It's certainly not a giant miss. But given the extent of Amazon.com's rally, there was no margin for error.
The e-commerce giant said on Thursday that revenue in the fourth quarter, or holiday season, will be $42 billion to $45.5 billion, representing growth of 17 percent to 27 percent.
Analysts' expectations, according to Thomson Reuters, were for sales of $44.6 billion, so toward the high end of Amazon's range.
The stock sank 4.9 percent in extended trading to $778.
In Wall Street speak, Amazon shares were priced for perfection. The stock jumped 34 percent in the past year, by far the best performance among the largest tech companies. Amazon's price-to-sales ratio of 3.3 is significantly higher than its five-year average of 2.3, according to FactSet.
Don't expect too much panic though, even if Amazon's forecast heading into the Christmas shopping season was lighter than expected.
Third-quarter revenue of $32.7 billion was in line with estimates. Earnings per share of 52 cents fell well short of the 79-cent average estimate, according to Thomson Reuters.
CEO Jeff Bezos is quick to remind investors that this company is in serious investment mode, and for the most part it's paying off.
Revenue at Amazon Web Services, the company's cloud-computing division, jumped 55 percent to $3.2 billion with a fat operating margin of 27 percent.
Alexa, the artificial intelligence machine behind the Echo and increasingly more Amazon products, "may be Amazon's most loved invention yet," Bezos said in the press release.

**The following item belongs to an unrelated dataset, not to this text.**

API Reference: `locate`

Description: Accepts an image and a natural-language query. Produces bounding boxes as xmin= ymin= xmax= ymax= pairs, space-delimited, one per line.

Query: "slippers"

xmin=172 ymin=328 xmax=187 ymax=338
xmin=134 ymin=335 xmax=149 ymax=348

Alexa is powering music recommendations on the Echo, and tens of thousands of developers are building skills for Alexa to make the voice-controlled assistant smarter. The company said Alexa is coming to the Fire tablet and Fire TV stick.
And Amazon is investing in tons of original content — movies and TV shows — to give consumers even more incentives to become Prime members.
With all its momentum, Amazon bulls may very well look at any price slide as a chance to add to their position.